Seiring dengan dilantiknya Menteri Keuangan Suahasil Nazara, Ditjen Pajak (DJP) mendapat arahan untuk terus mengamankan penerimaan pajak dalam 3,5 bulan menjelang akhir tahun fiskal 2026.
Dirjen Pajak Bimo Wijayanto mengatakan setiap kantor pajak akan menjalankan tugas dan fungsinya, terutama dalam menghimpun penerimaan pajak sekaligus meningkatkan kepatuhan wajib pajak.
“Kita kan tinggal 3,5 bulan, dan harus mendanai pembangunan, harus mencapai target dan menjaga kepatuhan, agar mengoptimalkan pergerakan ekonomi yang baik,” ujarnya, dikutip pada Kamis (17/9/2026).
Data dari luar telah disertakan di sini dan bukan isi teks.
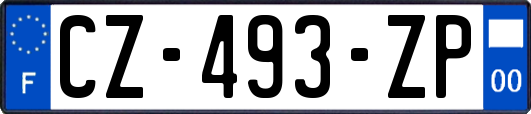 F

CZ-493-ZP

00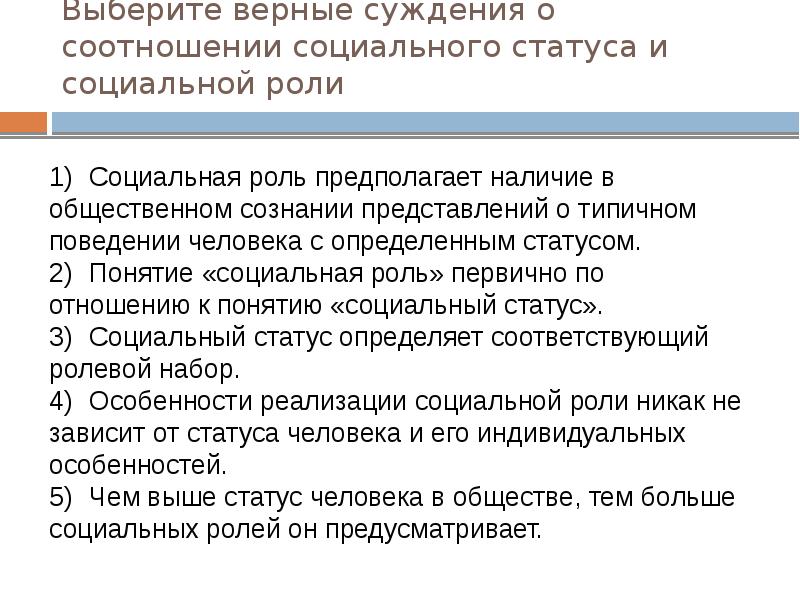 Выберите верные суждения о соотношении социального статуса и социальной роли

1) Социальная роль предполагает наличие в общественном сознании представлений о типичном поведении человека с определенным статусом.
2) Понятие «социальная роль» первично по отношению к понятию «социальный статус».
3) Социальный статус определяет соответствующий ролевой набор.
4) Особенности реализации социальной роли никак не зависит от статуса человека и его индивидуальных особенностей.
5) Чем выше статус человека в обществе, тем больше социальных ролей он предусматривает.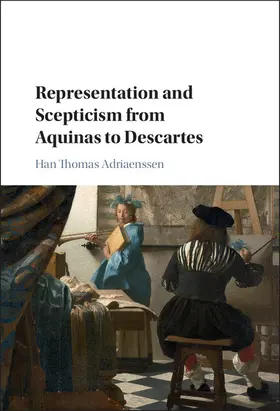 Representation and Scepticism from Aquinas to Descartes

Han Thomas Adriaenssen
Dalam sisa waktu tersebut, Bimo mengatakan DJP akan berupaya mencapai target penerimaan pajak yang telah ditetapkan dalam APBN 2026 sebesar Rp2.357,7 triliun.
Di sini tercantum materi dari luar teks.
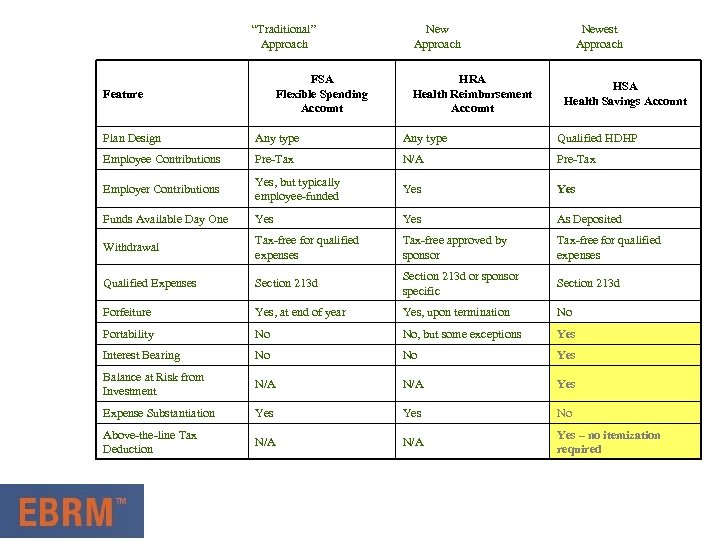 "Traditional" Approach

New Approach

Newest Approach

| Feature | FSA Flexible Spending Account | HRA Health Reimbursement Account | HSA Health Savings Account |
|---|---|---|---|
| Plan Design | Any type | Any type | Qualified HDHP |
| Employee Contributions | Pre-Tax | N/A | Pre-Tax |
| Employer Contributions | Yes, but typically employee-funded | Yes | Yes |
| Funds Available Day One | Yes | Yes | As Deposited |
| Withdrawal | Tax-free for qualified expenses | Tax-free approved by sponsor | Tax-free for qualified expenses |
| Qualified Expenses | Section 213d | Section 213d or sponsor specific | Section 213d |
| Forfeiture | Yes, at end of year | Yes, upon termination | No |
| Portability | No | No, but some exceptions | Yes |
| Interest Bearing | No | No | Yes |
| Balance at Risk from Investment | N/A | N/A | Yes |
| Expense Substantiation | Yes | Yes | No |
| Above-the-line Tax Deduction | N/A | N/A | Yes – no itemization required |

EBRM™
Menurut Bimo, pengelolaan penerimaan negara secara optimal diperlukan untuk menjaga kondisi fiskal tetap kuat (robust) dan berkelanjutan (sustainable). Dengan demikian, APBN diharapkan dapat menjadi instrumen yang mendorong pertumbuhan ekonomi dalam negeri.
“Fiskal juga harus lebih robust, lebih sustain, lebih fokus, lebih terukur, dan tentu postur itu juga harus bisa dipercaya,” kata Bimo.
Sebelumnya, Bimo mencatat penerimaan pajak hingga 31 Agustus 2026 tumbuh 27% secara tahunan (year on year/yoy).
Sebagai gambaran, penerimaan pajak pada Januari hingga Agustus 2025 tercatat sebesar Rp1.135,4 triliun. Dengan pertumbuhan 27%, penerimaan pajak pada periode yang sama 2026 diperkirakan mencapai sekitar Rp1.441,9 triliun.
Pada APBN 2026, pemerintah menargetkan penerimaan pajak sebesar Rp2.357,7 triliun. Namun, berdasarkan outlook, penerimaan pajak diperkirakan hanya mencapai Rp2.310,8 triliun atau mengalami shortfall sebesar Rp46,9 triliun.